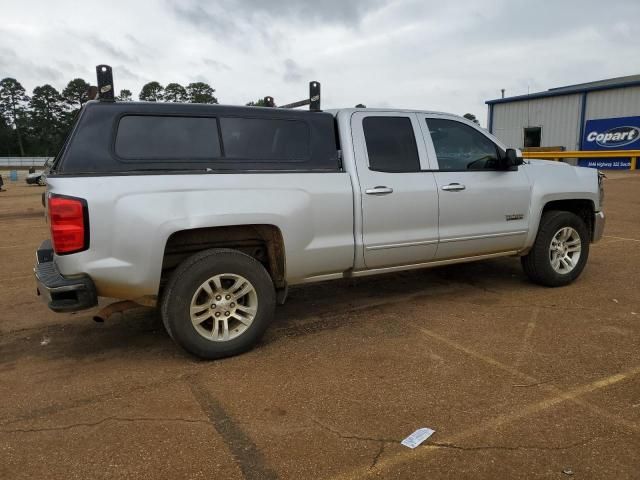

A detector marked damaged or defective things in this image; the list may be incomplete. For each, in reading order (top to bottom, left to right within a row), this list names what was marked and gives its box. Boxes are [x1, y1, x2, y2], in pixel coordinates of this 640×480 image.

cracked asphalt [1, 171, 640, 478]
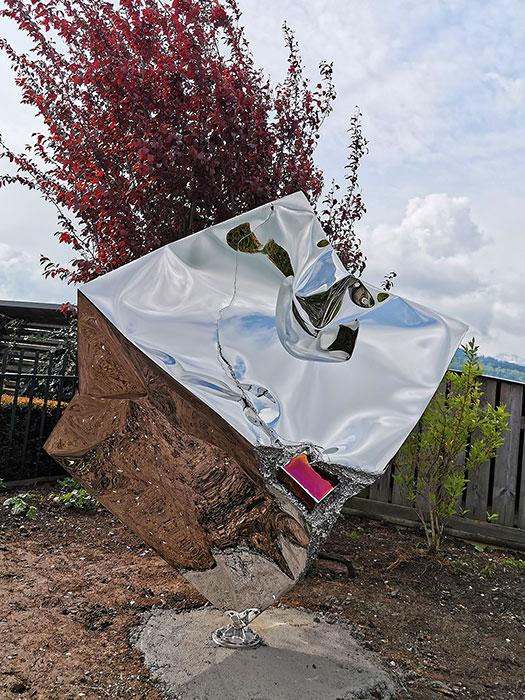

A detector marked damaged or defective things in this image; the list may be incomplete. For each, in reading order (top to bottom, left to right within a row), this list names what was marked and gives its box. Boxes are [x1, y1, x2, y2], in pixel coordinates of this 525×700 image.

crumpled metal surface [46, 193, 466, 612]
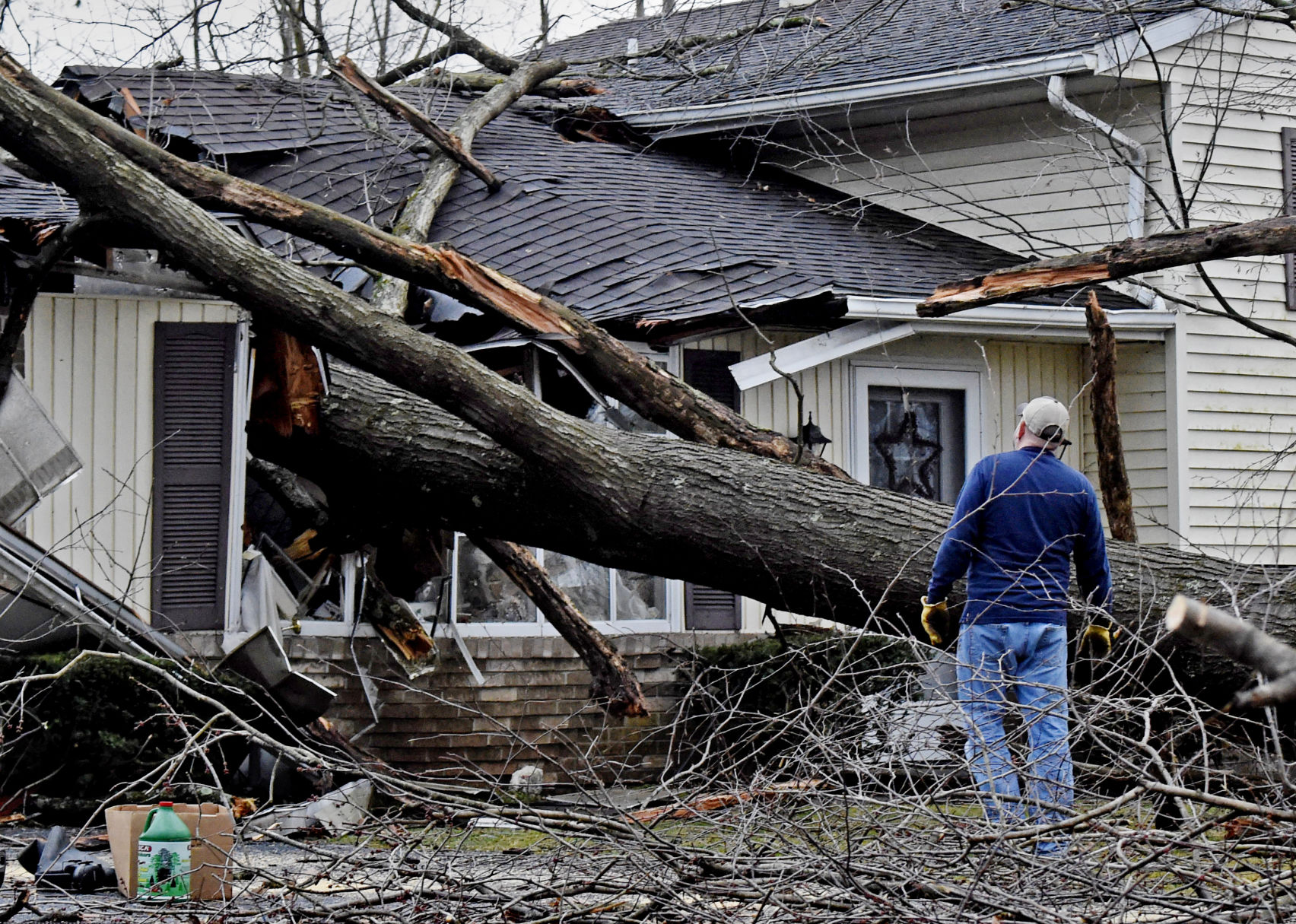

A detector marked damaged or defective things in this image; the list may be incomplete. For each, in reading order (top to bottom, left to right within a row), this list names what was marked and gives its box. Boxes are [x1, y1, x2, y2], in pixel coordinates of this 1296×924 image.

damaged roof [542, 0, 1180, 119]
damaged roof [46, 65, 1101, 332]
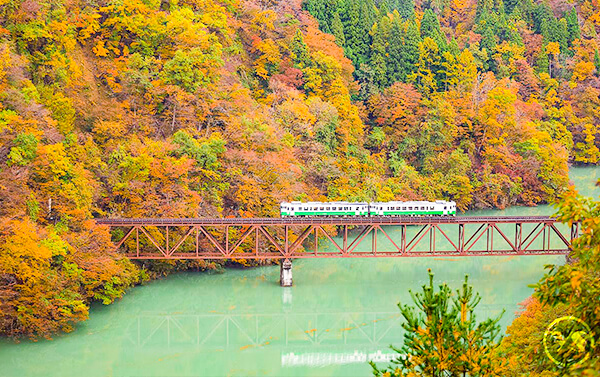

▶ _TASK PROMPT_: Give back every line of the records above word for word, but leave the pictures out.

▶ _CORRECT OUTPUT_:
A detector marked damaged or defective things in this image; the list may be incomplete. For each, in reading order (top to bottom, left to right within a row), this list names what was marked and gives its box. Boxes are [x1, y1, x2, y2], in pixel coordinates of this 640×480 image.

cracked asphalt [1, 171, 640, 478]

A detector marked damaged or defective things in this image; the list may be incomplete. For each, in reading order (top to bottom, left to right within a row), this list names what was marked and gives its box. Boxes are [x1, y1, x2, y2], in pixel coordinates of this 525×700 image.

crumpled metal surface [46, 193, 466, 612]

A detector marked damaged or defective things in this image; the list may be incomplete. For each, in reading order (top to bottom, left to right within a row), this list names what was marked and gives its box. Boxes are [x1, y1, x2, y2], in pixel coordinates of this 1296×924 image.

damaged roof [542, 0, 1180, 119]
damaged roof [46, 65, 1101, 332]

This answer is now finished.